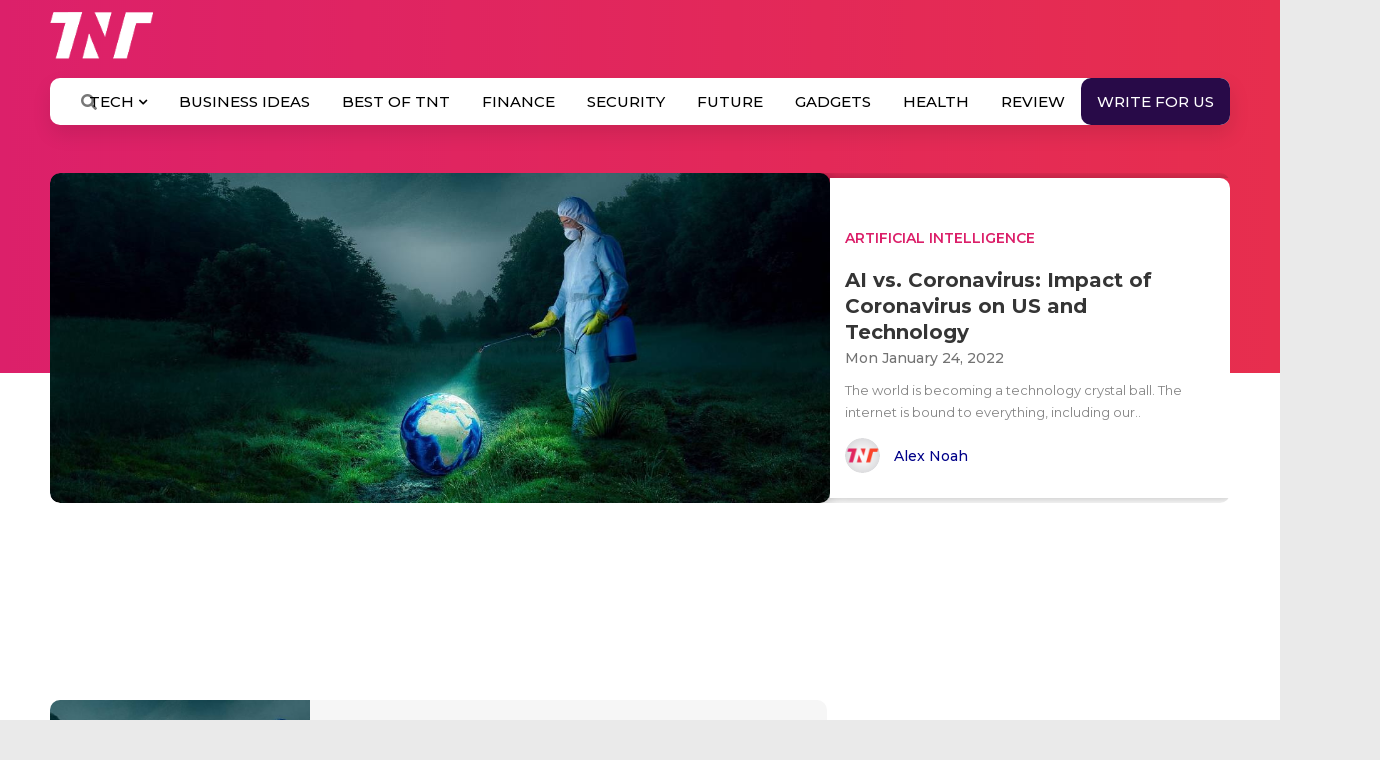

--- FILE ---
content_type: text/html; charset=utf-8
request_url: https://www.google.com/recaptcha/api2/aframe
body_size: 114
content:
<!DOCTYPE HTML><html><head><meta http-equiv="content-type" content="text/html; charset=UTF-8"></head><body><script nonce="SGER_LqxFcdsfBGuvlf26Q">/** Anti-fraud and anti-abuse applications only. See google.com/recaptcha */ try{var clients={'sodar':'https://pagead2.googlesyndication.com/pagead/sodar?'};window.addEventListener("message",function(a){try{if(a.source===window.parent){var b=JSON.parse(a.data);var c=clients[b['id']];if(c){var d=document.createElement('img');d.src=c+b['params']+'&rc='+(localStorage.getItem("rc::a")?sessionStorage.getItem("rc::b"):"");window.document.body.appendChild(d);sessionStorage.setItem("rc::e",parseInt(sessionStorage.getItem("rc::e")||0)+1);localStorage.setItem("rc::h",'1769657288161');}}}catch(b){}});window.parent.postMessage("_grecaptcha_ready", "*");}catch(b){}</script></body></html>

• About this task:
In the listing above, show every line with the word "text".

• Output of the exercise:
content_type: text/html; charset=utf-8
<!DOCTYPE HTML><html><head><meta http-equiv="content-type" content="text/html; charset=UTF-8"></head><body><script nonce="SGER_LqxFcdsfBGuvlf26Q">/** Anti-fraud and anti-abuse applications only. See google.com/recaptcha */ try{var clients={'sodar':'https://pagead2.googlesyndication.com/pagead/sodar?'};window.addEventListener("message",function(a){try{if(a.source===window.parent){var b=JSON.parse(a.data);var c=clients[b['id']];if(c){var d=document.createElement('img');d.src=c+b['params']+'&rc='+(localStorage.getItem("rc::a")?sessionStorage.getItem("rc::b"):"");window.document.body.appendChild(d);sessionStorage.setItem("rc::e",parseInt(sessionStorage.getItem("rc::e")||0)+1);localStorage.setItem("rc::h",'1769657288161');}}}catch(b){}});window.parent.postMessage("_grecaptcha_ready", "*");}catch(b){}</script></body></html>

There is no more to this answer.